#### STATED PROBLEM
Find each line in the records that contains the word "dirt" and copy it in full.

#### TASK INPUT
::::::::::

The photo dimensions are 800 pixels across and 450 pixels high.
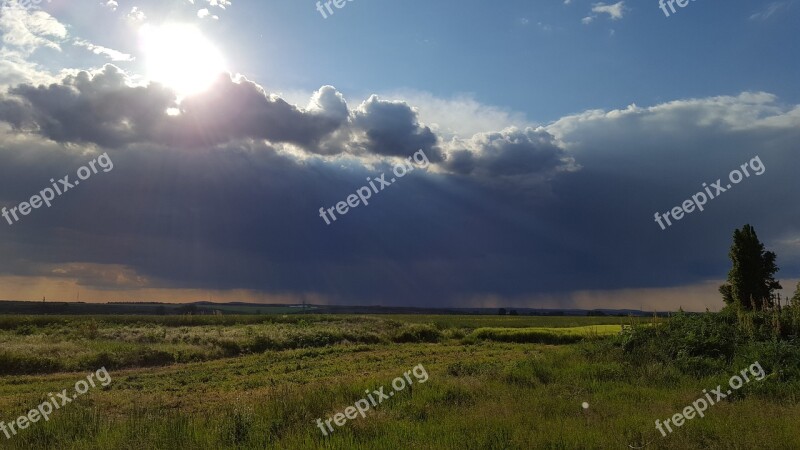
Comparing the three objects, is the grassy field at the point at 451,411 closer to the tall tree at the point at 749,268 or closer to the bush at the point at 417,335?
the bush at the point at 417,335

::::::::::

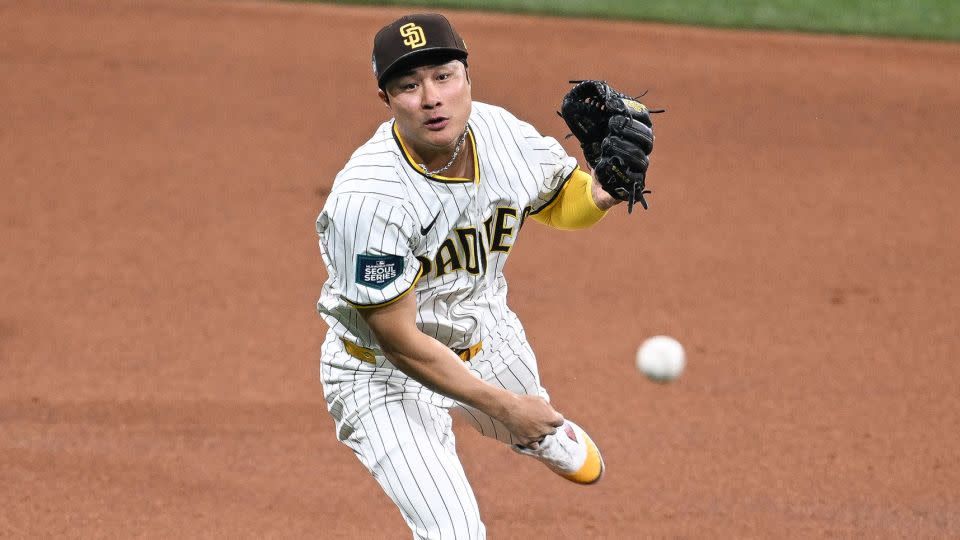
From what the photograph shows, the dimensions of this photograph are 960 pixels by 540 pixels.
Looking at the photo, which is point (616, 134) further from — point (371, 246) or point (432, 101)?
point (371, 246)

::::::::::

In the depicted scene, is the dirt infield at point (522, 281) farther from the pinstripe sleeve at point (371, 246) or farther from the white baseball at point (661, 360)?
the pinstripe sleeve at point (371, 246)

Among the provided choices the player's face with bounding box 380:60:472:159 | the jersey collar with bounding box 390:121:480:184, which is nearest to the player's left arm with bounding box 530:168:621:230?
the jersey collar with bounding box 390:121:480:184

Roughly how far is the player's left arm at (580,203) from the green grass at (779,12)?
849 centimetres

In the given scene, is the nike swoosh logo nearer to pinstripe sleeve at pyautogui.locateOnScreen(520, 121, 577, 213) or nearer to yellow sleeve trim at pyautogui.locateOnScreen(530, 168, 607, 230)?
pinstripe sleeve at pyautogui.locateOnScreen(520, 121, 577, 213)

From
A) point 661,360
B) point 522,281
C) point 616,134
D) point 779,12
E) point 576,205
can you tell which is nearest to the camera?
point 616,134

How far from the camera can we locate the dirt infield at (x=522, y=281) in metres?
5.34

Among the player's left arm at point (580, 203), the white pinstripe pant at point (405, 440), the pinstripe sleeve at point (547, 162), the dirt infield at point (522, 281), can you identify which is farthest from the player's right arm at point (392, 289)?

::::::::::

#### SOLUTION
In the depicted scene, is the dirt infield at point (522, 281) farther from the pinstripe sleeve at point (371, 246) or farther from the white baseball at point (661, 360)?
How far from the camera can we locate the dirt infield at (x=522, y=281) in metres?
Among the player's left arm at point (580, 203), the white pinstripe pant at point (405, 440), the pinstripe sleeve at point (547, 162), the dirt infield at point (522, 281), can you identify which is farthest from the player's right arm at point (392, 289)?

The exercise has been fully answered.